Hawke goes over the plan again, but Fenris knows everything he needs to. He’s trying to keep focused, to stay ice cold and exact. If there’s ever been a time he couldn’t afford to fuck up, it would be now. Hawke takes another look out the van window and says in a low voice, leaning slightly to the side in that way people do when they’re speaking into an earpiece, “Bela?”
“Quiet, sweet thing.” Her voice comes crackling into Fenris’ ear as well. “Any second now.” There’s a thump, some rustling, a long minute, and then – on the end of the table, the computer lights up, dim gray rectangles of mild movement. The security footage. Must be for nearly every room in the compound.
Hawke laughs at this, an infectious sort of excitement that feels a bit like victory before they’ve even started. “I could kiss you.”
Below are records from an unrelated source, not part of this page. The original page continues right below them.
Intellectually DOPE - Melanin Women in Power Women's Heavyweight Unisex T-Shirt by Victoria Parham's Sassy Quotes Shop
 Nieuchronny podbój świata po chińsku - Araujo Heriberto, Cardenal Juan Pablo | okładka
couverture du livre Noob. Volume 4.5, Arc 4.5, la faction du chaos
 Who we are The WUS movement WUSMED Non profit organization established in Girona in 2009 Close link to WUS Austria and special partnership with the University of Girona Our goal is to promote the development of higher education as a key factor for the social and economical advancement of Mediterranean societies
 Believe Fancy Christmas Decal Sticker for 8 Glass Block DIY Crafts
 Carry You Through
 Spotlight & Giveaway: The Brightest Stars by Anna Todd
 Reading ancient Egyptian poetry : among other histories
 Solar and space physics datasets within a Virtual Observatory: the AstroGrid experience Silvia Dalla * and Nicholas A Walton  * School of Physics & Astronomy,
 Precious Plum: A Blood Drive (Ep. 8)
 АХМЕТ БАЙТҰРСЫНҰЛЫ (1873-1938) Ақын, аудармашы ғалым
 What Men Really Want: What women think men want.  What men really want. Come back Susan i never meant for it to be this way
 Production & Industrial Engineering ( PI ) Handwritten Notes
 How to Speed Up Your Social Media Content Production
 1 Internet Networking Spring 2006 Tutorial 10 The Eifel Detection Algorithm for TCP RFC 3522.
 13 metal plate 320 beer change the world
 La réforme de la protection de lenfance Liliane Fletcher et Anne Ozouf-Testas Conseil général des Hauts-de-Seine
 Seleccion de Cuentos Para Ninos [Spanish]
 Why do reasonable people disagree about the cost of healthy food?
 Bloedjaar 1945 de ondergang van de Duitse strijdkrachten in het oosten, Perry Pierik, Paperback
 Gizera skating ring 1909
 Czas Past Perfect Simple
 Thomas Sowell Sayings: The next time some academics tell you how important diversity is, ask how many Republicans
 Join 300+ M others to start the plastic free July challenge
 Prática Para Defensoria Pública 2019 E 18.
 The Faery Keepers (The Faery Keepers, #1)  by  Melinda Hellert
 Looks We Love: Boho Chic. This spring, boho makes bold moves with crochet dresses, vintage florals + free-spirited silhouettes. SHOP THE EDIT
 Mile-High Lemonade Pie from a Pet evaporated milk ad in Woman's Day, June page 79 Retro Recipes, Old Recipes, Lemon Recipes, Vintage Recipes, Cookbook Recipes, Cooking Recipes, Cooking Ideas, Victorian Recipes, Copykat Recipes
“Hmmm,” Isabela says, pleased with herself. “Maybe later.”
“Cute.” Varric pulls the computer into his lap, eyes scanning the screen. In an upper corner, Fenris can just make out Isabela, tucked away in some tiny security office, feet already kicked up on the desk, over the body of whoever was there when she broke in. “But if any of us are going to be kissing each other, then we better get moving now.”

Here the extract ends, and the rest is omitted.